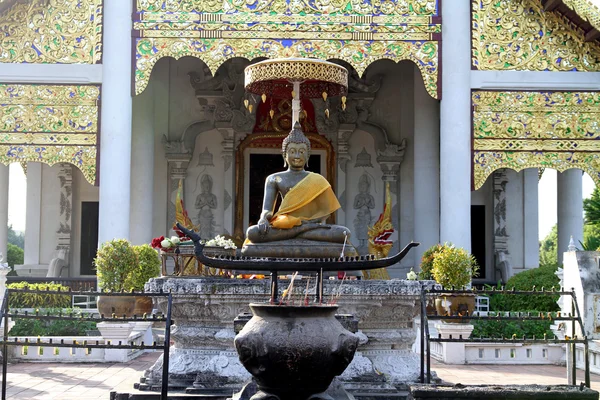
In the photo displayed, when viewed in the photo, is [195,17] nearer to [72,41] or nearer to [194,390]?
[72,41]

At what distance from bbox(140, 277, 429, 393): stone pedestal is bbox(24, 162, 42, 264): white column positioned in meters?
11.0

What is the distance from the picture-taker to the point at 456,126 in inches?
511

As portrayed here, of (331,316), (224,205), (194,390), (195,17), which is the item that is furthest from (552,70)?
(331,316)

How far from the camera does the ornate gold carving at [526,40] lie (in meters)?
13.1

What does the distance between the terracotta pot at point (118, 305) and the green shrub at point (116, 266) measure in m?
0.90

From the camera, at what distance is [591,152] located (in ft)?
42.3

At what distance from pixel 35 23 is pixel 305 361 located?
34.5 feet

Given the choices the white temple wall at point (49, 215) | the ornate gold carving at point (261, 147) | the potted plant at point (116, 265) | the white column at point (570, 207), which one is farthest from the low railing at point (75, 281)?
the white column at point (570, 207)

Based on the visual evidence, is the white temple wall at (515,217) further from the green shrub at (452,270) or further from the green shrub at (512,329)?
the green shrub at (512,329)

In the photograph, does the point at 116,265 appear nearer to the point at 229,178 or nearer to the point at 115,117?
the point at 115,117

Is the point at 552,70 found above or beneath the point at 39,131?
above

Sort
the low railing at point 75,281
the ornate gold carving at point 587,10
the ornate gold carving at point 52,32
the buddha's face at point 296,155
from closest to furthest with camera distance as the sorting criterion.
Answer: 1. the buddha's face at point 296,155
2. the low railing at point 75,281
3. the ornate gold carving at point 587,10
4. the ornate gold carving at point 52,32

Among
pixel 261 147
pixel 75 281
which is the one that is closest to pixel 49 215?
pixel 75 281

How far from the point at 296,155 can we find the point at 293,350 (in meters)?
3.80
###
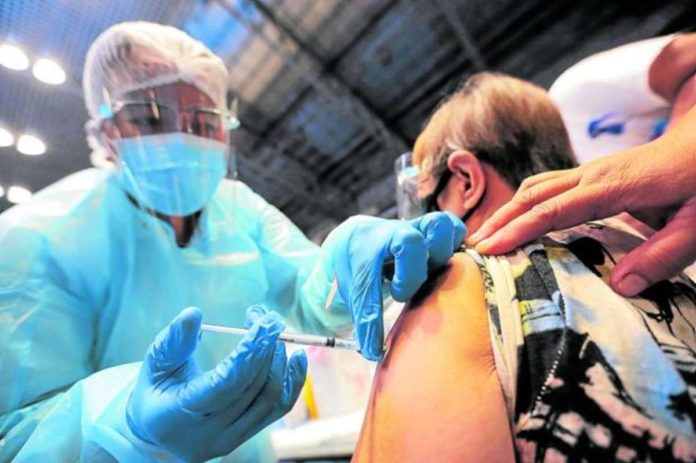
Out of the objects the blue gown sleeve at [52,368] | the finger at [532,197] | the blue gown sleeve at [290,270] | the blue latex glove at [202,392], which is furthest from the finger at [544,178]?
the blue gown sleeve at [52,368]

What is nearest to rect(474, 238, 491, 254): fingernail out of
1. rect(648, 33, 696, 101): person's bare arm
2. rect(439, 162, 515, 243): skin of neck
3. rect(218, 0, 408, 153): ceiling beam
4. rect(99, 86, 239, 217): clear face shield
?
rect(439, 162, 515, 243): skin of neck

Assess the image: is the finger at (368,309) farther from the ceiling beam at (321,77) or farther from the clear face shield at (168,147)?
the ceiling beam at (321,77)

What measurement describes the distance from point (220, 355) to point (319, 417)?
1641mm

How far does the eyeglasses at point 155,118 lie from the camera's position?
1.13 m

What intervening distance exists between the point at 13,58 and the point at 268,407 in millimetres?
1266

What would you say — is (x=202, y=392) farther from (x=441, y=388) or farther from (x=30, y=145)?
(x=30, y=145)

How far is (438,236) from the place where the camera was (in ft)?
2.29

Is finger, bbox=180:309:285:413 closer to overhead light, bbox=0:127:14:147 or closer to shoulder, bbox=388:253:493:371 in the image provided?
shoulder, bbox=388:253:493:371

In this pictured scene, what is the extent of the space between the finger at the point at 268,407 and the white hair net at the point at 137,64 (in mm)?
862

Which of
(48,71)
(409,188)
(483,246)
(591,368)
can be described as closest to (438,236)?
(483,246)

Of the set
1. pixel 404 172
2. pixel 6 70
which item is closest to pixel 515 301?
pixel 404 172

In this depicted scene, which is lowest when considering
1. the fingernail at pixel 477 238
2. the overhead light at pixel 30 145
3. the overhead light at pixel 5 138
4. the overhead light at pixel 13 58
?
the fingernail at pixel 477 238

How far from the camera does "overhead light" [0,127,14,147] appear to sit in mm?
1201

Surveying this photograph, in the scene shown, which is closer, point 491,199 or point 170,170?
###
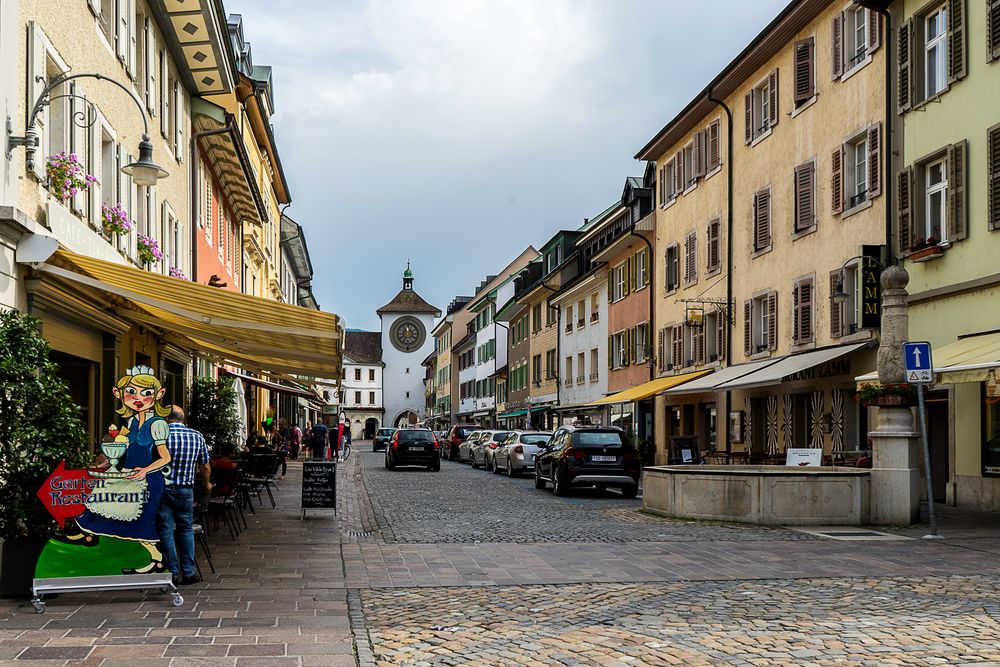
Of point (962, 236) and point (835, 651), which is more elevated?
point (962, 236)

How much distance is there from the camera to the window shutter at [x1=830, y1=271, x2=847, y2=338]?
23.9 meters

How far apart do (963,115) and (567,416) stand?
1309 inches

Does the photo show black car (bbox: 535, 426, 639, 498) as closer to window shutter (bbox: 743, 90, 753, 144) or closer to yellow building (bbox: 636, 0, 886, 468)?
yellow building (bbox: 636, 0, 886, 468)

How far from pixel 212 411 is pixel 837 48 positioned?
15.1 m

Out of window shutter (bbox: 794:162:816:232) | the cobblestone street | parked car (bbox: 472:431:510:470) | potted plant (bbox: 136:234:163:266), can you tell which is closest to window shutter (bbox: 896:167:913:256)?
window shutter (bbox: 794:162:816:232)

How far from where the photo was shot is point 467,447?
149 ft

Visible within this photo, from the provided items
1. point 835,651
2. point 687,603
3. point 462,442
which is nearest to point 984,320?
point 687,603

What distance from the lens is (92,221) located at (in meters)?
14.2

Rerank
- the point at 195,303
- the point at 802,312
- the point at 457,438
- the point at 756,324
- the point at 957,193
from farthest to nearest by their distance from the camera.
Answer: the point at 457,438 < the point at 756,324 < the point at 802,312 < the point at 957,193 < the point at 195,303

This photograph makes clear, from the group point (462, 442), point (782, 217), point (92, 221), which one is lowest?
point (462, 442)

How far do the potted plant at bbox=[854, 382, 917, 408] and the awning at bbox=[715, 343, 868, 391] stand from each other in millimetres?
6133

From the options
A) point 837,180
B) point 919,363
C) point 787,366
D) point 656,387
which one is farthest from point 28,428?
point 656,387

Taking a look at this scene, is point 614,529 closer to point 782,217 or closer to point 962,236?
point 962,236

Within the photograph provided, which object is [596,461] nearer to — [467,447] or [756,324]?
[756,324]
###
→ The problem:
Pull out every line in the records above that contains the word "potted", and copy each one in full.

→ Written response:
Given the choices the white temple wall at point (49, 215) | the ornate gold carving at point (261, 147) | the potted plant at point (116, 265) | the white column at point (570, 207), which one is farthest from the low railing at point (75, 281)?
Out of window shutter (bbox: 794:162:816:232) | the cobblestone street | parked car (bbox: 472:431:510:470) | potted plant (bbox: 136:234:163:266), can you tell which is closest to window shutter (bbox: 896:167:913:256)?
How far do the potted plant at bbox=[854, 382, 917, 408] and the awning at bbox=[715, 343, 868, 391] stand from each other in millimetres?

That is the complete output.